# [WORK TO COMPLETE]
a: In the essay below on Peck's People of the Lie, list everyone onto whom the parents in the case study shift responsibility for their son's problems.
b: In the essay below on Peck's People of the Lie, where do the parents in the case study send their son?
c: Extend the essay below on Peck's People of the Lie, starting right after its final sentence.
TEXT BLOCK: Begin
Peck didn’t mince words. He calls such persons evil.,,,”evil” people erect so many defenses against self-examination and repentance that these become almost impossible without a miracle of grace.

“People of the lie” embody Aristotle’s teachings on the formation of character. They don’t wake up one morning and decide to be cruel. Rather, they accumulate years of decisions to ignore the true good in favor of their own apparent good, until they fully identify their own will with what’s genuinely good.

As Peck notes, this reveals itself as a preoccupation with appearances: “While they seem to lack any motivation to be good, they intensely desire to appear good. Their ‘goodness’ is all on a level of pretense. It is, in effect, a lie”. The evasion of truth soon makes their entire lives little more than an intricate ruse.

For these morally crippled creatures, the pretense of goodness salves the scars of conscience that do exist, but that have been routinely ignored and abused. “The central defect of the evil [person] is not the sin but the refusal to acknowledge it.” We all sin, of course, but the unwillingness to take any responsibility for our sins implies a more deeply damaged spirit. And so the evil person doubles down on his or her lies by cultivating false appearances and scapegoating the innocent.

As Peck puts it, “We become evil by attempting to hide from ourselves. The wickedness of the evil is not committed directly, but indirectly as part of [the] cover-up process. Evil originates not in the absence of guilt but in the effort to escape it.

One of the most striking case studies in People of the Lie is that of a wealthy couple whose teenage son suffers from depression. As Peck probed the cause of the son’s depression with the boy and his parents, the adults avoided even a hint of responsibility for his mental state. They ignored both their son’s needs and Peck’s advice, and then shifted the burden for their own self-serving decisions back onto the boy and his doctor. After the son acted out by taking part in a petty theft at school, his parents pressed to have him diagnosed as a genetically predisposed and thus incurable criminal.

The story ends with a letter from the boy’s mother informing Peck that they had followed his kind advice and sent their son to a military boarding school. The punchline: This was exactly the opposite of Peck’s counsel. The parents had washed their hands of responsibility for their own son. Any problems would henceforward be the fault of the school or the doctor, but never them. Rather than face their self-deception and damage the illusion of their own goodness, they lied to Peck and further harmed their son.

“People of the lie” don’t reject the idea of all sin—only their own. They’re quite willing to condemn others. In fact, as Peck points out, scapegoating is one of the universal traits of “people of the lie.” They project their own guilt, which they feel but won’t accept, onto others. “Rather than blissfully lacking a sense of morality like the psychopath, they are continually engaged in sweeping the evidence of their evil under the rug of their own consciousness.

A person wrapped in deception does not blind himself to sin. He blinds himself to the possibility of forgiveness. In refusing any obligations to truth outside of himself, he closes himself off to the mercy of God. Dr. Peck puts in psychological terms what believers know by faith: “Mental health requires that the human will submit itself to something higher than itself. To function decently in the world, we must submit ourselves to some principle that takes precedence over what we might want at any given moment. For [religious persons] this principle is God, and so they will say, ‘Thy will, not mine, be done.
TEXT BLOCK: End
DATASET EXCERPTS: Begin
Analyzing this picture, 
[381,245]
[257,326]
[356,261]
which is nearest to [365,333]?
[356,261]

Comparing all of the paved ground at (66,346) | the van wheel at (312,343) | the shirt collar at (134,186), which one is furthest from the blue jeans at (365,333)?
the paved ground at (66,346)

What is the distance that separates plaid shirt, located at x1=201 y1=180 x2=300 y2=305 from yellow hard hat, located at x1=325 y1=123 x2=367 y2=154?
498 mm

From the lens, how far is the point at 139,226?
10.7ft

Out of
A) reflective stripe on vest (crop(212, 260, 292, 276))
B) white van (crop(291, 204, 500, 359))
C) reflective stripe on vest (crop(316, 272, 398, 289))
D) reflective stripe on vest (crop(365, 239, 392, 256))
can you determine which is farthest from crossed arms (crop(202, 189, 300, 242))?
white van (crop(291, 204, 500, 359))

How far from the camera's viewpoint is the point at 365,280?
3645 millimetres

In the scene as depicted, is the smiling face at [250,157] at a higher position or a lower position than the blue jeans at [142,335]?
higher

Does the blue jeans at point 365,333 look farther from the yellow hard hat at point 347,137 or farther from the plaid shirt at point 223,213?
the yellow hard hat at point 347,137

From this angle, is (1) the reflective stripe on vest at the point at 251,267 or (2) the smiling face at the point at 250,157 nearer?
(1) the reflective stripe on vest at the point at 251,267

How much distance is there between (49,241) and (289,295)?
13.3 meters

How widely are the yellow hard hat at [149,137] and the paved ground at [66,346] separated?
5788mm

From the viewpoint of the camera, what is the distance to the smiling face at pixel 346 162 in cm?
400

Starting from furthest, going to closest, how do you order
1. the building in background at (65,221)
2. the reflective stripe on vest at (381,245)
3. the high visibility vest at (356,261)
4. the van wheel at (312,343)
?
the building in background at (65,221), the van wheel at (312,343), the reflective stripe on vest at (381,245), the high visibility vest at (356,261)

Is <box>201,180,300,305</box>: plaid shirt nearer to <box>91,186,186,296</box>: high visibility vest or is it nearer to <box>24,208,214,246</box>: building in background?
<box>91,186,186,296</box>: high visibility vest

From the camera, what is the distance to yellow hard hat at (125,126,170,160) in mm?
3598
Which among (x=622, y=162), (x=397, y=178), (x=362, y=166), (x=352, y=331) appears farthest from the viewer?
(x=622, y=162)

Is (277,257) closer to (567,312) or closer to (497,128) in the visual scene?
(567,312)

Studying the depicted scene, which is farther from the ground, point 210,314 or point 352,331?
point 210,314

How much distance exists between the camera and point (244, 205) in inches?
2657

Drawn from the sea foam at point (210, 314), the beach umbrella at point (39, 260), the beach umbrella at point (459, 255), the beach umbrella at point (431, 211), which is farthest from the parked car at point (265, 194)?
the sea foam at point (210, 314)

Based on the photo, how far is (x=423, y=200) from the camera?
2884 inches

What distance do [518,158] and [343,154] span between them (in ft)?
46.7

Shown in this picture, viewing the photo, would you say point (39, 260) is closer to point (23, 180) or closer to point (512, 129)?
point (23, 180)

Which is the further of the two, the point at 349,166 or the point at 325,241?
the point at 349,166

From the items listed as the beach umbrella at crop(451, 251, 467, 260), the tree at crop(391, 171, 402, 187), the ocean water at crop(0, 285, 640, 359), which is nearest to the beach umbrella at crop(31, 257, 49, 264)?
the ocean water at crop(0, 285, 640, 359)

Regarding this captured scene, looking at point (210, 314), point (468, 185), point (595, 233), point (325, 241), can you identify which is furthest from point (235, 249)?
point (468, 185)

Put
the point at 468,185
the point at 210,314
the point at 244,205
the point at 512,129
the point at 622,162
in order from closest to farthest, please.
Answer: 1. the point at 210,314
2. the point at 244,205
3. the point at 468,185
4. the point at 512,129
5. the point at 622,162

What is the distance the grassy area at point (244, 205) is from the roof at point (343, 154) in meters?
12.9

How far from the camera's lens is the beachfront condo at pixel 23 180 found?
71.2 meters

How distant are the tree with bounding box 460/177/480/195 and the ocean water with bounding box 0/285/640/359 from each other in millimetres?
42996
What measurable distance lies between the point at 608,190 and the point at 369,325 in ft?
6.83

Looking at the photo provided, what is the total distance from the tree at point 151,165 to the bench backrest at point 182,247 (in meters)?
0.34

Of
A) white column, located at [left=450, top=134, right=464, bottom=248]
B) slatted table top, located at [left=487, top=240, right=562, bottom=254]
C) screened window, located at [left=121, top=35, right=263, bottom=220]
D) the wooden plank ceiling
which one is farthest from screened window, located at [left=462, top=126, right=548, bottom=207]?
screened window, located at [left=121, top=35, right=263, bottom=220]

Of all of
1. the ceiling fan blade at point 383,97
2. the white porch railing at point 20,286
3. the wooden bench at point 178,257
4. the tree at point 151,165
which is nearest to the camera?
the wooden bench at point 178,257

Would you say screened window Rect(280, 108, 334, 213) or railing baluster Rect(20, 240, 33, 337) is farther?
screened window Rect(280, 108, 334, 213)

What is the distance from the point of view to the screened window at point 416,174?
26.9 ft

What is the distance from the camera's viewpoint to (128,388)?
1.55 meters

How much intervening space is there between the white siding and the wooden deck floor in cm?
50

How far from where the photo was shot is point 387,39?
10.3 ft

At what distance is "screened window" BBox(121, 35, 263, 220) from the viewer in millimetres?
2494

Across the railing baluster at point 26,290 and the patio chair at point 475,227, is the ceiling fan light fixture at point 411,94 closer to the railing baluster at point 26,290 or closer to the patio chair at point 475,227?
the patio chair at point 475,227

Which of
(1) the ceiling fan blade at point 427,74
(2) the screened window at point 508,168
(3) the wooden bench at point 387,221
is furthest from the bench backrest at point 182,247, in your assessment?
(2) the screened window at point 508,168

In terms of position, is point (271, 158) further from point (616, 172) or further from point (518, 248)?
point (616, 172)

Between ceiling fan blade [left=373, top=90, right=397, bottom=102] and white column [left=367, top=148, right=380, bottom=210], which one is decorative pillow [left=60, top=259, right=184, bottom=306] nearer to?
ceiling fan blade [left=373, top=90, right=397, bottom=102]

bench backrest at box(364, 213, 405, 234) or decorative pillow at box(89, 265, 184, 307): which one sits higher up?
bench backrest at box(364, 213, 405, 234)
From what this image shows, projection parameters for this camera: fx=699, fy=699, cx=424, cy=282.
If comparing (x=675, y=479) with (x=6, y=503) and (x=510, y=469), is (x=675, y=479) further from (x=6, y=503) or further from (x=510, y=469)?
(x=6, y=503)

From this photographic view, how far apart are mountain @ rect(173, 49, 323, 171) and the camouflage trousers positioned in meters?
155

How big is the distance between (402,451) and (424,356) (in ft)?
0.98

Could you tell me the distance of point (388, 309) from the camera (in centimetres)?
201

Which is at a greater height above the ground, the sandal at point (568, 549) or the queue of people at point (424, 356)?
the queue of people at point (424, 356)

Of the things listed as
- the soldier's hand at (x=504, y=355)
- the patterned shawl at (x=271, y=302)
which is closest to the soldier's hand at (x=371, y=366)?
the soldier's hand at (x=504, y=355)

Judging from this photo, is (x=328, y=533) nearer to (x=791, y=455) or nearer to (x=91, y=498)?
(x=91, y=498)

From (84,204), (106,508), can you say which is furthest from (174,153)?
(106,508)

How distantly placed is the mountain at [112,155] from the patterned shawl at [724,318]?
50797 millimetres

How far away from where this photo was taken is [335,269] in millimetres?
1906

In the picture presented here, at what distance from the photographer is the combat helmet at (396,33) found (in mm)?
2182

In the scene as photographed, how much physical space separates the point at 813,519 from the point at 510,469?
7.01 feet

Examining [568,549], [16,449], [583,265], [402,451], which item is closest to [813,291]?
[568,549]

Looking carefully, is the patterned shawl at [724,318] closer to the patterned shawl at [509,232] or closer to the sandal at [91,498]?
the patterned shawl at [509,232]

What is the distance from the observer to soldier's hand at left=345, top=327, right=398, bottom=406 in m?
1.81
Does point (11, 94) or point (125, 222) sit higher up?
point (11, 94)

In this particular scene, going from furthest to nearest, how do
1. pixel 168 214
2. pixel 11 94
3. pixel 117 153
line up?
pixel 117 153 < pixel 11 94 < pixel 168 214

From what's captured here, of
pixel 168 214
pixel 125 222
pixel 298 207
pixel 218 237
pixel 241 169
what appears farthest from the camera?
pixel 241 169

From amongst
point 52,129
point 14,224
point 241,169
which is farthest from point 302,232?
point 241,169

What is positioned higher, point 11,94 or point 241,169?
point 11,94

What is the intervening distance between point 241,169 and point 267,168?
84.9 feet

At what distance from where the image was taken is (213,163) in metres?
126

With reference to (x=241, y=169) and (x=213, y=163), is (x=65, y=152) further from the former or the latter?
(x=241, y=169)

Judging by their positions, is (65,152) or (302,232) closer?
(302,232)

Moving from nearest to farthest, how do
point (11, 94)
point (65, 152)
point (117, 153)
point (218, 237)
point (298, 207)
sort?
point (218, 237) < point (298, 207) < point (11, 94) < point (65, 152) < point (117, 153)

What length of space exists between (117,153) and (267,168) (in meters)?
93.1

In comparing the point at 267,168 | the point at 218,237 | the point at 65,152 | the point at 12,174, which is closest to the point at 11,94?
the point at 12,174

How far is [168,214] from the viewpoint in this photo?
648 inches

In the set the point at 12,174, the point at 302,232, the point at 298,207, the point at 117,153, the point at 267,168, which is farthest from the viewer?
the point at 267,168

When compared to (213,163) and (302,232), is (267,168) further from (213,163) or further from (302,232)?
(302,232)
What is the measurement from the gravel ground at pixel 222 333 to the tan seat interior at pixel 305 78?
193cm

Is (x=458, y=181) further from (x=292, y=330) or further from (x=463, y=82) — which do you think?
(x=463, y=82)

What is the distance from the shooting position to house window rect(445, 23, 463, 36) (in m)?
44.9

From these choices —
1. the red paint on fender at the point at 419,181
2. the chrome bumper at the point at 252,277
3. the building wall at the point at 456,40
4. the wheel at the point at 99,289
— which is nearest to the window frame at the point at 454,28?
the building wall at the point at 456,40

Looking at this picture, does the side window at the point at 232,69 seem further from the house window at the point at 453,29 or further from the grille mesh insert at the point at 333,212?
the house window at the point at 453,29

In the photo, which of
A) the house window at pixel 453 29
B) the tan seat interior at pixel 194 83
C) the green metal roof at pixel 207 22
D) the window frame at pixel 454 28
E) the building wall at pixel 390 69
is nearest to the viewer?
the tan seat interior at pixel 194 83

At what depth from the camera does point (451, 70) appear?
DATASET EXCERPTS: End
# [WRITTEN ANSWERS]
a: The boy (their son), his doctor, and the school

b: To a military boarding school.

c:
We typically think of this submission as an act of obedience to God’s will, as Peck mentions. But it’s actually a submission to God’s love and mercy. This requires, of course, admitting our own sinfulness. The spurning of forgiveness is the most self-poisoning symptom of the “people of the lie,” and the source of their despair.

In discussing ‘People of the Lie’, it’s easy to use the words “they” and “them.” But what’s bracing about Scott Peck’s work is that it implicates all of us and our wider culture. The pretense of goodness, the perversely moralistic scapegoating, the self-deception—these aren’t just the sins of “evil” people. They’re qualities rooted in our fallen nature and pandemic in a society based on license. We’re all, to some degree, “people of the lie.”

Dr. Peck wrote about extreme cases, but we should see them as warnings to heed, not specimens to gawk at. The feckless parents discussed above weren’t born with a resentment of the truth. Rather, they nourished it with thousands of little untruths. They developed alibis and habits of deception, especially self-deception, that over many years formed their character. Every one of us is prone to the same process. It’s up to us to see and arrest it before it begins.

That’s not so simple. We live in a culture eager to make truth a boutique experience as malleable as our personal tastes require. As the moral philosopher Harry Frankfurt writes, a vast and congenial river of baloney, humbug, and mumbo-jumbo flows through American culture that has its source in “various forms of skepticism which deny that we can have any reliable access to an objective reality, and which therefore reject the possibility of knowing how things truly are.” But we need to remember what—or rather who—comprises the culture. Things we can’t control do often impact our personal decisions. But the fact remains that “the culture” is little more than the sum of the choices, habits, and dispositions of the people who live in a particular place at a particular time. We can’t simply blame “the culture.” We are the culture.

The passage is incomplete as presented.